▶ STUDY TEXT:
━━━━━━━━━━

CC BY-NC-ND 4.0 · Appl Clin Inform 2024; 15(01): 045-054
DOI: 10.1055/a-2214-8000
Research Article

An mHealth Design to Promote Medication Safety in Children with Medical Complexity

Anna Jolliff
1   Department of Health and Wellness Design, Indiana University at Bloomington, Bloomington, Indiana, United States
,
Ryan J. Coller
2   Department of Pediatrics, University of Wisconsin–Madison, Madison, Wisconsin, United States
,
Hannah Kearney
2   Department of Pediatrics, University of Wisconsin–Madison, Madison, Wisconsin, United States
,
Gemma Warner
2   Department of Pediatrics, University of Wisconsin–Madison, Madison, Wisconsin, United States
,
James A. Feinstein
3   Department of Pediatrics, University of Colorado School of Medicine, Aurora, Colorado, United States
,
Michelle A. Chui
2   Department of Pediatrics, University of Wisconsin–Madison, Madison, Wisconsin, United States
,
Steve O'Brien
4   Noble Applications, Madison, Wisconsin, United States
,
Misty Willey
4   Noble Applications, Madison, Wisconsin, United States
,
Barbara Katz
5   Family Voices of Wisconsin, Madison, Wisconsin, United States
,
Theodore D. Bach
2   Department of Pediatrics, University of Wisconsin–Madison, Madison, Wisconsin, United States
,
Nicole E. Werner
1   Department of Health and Wellness Design, Indiana University at Bloomington, Bloomington, Indiana, United States
› Author Affiliations
Funding We would like to thank the Agency for Healthcare Research and Quality (award number: R18HS028409) for their financial support of this work.

Abstract

Background Children with medical complexity (CMC) are uniquely vulnerable to medication errors and preventable adverse drug events because of their extreme polypharmacy, medical fragility, and reliance on complicated medication schedules and routes managed by undersupported family caregivers. There is an opportunity to improve CMC outcomes by designing health information technologies that support medication administration accuracy, timeliness, and communication within CMC caregiving networks.

━━━━━━━━━━

▶ EXTRACTED ENTRIES:
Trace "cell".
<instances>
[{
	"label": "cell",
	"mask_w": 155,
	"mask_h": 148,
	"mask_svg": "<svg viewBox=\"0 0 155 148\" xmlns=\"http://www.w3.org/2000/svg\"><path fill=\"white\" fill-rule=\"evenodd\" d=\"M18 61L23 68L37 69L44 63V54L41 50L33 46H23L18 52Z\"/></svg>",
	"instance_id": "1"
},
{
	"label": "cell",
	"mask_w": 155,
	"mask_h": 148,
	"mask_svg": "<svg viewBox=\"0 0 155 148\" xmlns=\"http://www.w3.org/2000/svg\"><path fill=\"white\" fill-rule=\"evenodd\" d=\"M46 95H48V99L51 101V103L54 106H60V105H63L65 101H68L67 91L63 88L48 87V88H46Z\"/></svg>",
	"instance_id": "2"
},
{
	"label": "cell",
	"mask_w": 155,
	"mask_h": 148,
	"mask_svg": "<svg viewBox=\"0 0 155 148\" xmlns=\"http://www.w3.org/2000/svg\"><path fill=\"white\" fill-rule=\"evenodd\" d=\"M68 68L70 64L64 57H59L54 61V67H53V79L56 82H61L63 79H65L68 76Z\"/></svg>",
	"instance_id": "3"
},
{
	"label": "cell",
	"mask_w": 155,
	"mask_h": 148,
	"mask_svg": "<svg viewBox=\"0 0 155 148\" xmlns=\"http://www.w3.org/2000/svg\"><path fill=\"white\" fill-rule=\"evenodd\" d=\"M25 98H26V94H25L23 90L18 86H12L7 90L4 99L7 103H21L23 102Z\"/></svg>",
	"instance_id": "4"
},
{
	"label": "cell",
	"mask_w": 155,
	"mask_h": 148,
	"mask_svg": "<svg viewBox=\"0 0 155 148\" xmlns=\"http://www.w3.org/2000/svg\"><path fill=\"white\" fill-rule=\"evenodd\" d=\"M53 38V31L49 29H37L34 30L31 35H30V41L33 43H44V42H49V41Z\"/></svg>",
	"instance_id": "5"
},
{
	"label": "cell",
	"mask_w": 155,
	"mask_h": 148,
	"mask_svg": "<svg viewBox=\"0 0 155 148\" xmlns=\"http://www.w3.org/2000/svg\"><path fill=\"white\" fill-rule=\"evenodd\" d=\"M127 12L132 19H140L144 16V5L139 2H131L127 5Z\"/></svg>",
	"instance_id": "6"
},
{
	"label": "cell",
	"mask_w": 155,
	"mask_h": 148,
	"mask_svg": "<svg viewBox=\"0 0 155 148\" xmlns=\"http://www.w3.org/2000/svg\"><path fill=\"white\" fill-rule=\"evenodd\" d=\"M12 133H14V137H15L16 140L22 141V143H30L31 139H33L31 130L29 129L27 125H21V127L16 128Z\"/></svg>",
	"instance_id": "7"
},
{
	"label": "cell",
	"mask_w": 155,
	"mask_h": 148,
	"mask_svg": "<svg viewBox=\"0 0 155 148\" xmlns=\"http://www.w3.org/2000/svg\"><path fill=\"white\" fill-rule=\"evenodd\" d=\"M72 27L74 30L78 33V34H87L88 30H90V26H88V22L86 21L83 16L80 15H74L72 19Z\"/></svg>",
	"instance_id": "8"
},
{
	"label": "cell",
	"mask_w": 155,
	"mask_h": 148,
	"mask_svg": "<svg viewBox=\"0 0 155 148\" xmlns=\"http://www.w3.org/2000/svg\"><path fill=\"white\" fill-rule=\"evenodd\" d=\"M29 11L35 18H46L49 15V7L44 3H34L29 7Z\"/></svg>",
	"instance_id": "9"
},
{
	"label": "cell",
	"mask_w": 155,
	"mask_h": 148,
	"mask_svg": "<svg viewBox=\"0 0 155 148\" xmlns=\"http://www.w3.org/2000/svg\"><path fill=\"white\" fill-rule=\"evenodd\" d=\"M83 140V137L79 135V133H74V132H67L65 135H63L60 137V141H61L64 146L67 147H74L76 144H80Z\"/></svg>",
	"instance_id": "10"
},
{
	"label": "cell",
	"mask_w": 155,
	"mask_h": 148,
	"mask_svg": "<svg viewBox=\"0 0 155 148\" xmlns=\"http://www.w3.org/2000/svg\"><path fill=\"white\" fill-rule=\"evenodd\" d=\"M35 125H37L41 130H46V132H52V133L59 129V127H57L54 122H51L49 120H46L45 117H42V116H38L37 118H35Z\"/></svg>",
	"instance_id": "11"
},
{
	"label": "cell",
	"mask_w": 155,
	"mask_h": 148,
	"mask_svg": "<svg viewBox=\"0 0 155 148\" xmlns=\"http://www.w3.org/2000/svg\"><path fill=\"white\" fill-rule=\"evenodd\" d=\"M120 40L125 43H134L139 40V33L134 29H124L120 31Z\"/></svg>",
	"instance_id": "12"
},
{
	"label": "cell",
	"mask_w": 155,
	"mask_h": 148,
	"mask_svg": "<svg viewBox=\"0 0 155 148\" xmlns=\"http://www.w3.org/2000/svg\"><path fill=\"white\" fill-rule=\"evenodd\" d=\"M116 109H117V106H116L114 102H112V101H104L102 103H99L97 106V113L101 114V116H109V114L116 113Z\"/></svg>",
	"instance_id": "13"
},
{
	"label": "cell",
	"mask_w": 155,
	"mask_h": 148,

━━━━━━━━━━

▶ TO DO:
• 1. Answer these questions about the article on medication safety in children with medical complexity.
(a) Which agency funded the work?
(b) Which organization is listed as Barbara Katz's affiliation?
(c) What three factors does the background name as making these children vulnerable to medication errors?
• 2. Summarize the article on medication safety in children with medical complexity in two sentences.
• 3. Continue the article on medication safety in children with medical complexity from where it stops.
The listing has nothing to do with the article.

▶ REPLIES:
• 1.
(a) The Agency for Healthcare Research and Quality.
(b) Family Voices of Wisconsin.
(c) Extreme polypharmacy, medical fragility, and reliance on complicated medication schedules and routes managed by undersupported family caregivers.

• 2. The article presents an mHealth design to promote medication safety in children with medical complexity, and the Agency for Healthcare Research and Quality funded the work. These children are especially vulnerable to medication errors and preventable adverse drug events because of extreme polypharmacy, medical fragility, and complicated medication schedules and routes managed by undersupported family caregivers, so health information technologies could support accurate, timely medication administration and communication within their caregiving networks.

• 3.
Objectives The present study engaged family caregivers, secondary caregivers, and clinicians who work with CMC in a codesign process to identify: (1) medication safety challenges experienced by CMC caregivers and (2) design requirements for a mobile health application to improve medication safety for CMC in the home.

Methods Study staff recruited family caregivers, secondary caregivers, and clinicians from a children's hospital-based pediatric complex care program to participate in virtual codesign sessions. During sessions, the facilitator-guided codesigners in generating and converging upon medication safety challenges and design requirements. Between sessions, the research team reviewed notes from the session to identify design specifications and modify the prototype. After design sessions concluded, each session recording was reviewed to confirm that all designer comments had been captured.

Results A total of N = 16 codesigners participated. Analyses yielded 11 challenges to medication safety and 11 corresponding design requirements that fit into three broader challenges: giving the right medication at the right time; communicating with others about medications; and accommodating complex medical routines. Supporting quotations from codesigners and prototype features associated with each design requirement are presented.

Conclusion This study generated design requirements for a tool that may improve medication safety by creating distributed situation awareness within the caregiving network. The next steps are to pilot test tools that integrate these design requirements for usability and feasibility, and to conduct a randomized control trial to determine if use of these tools reduces medication errors.

Protection of Human and Animal Subjects

This minimal risk study was reviewed and approved by the University of Wisconsin–Madison and Indiana University–Bloomington Institutional Review Boards.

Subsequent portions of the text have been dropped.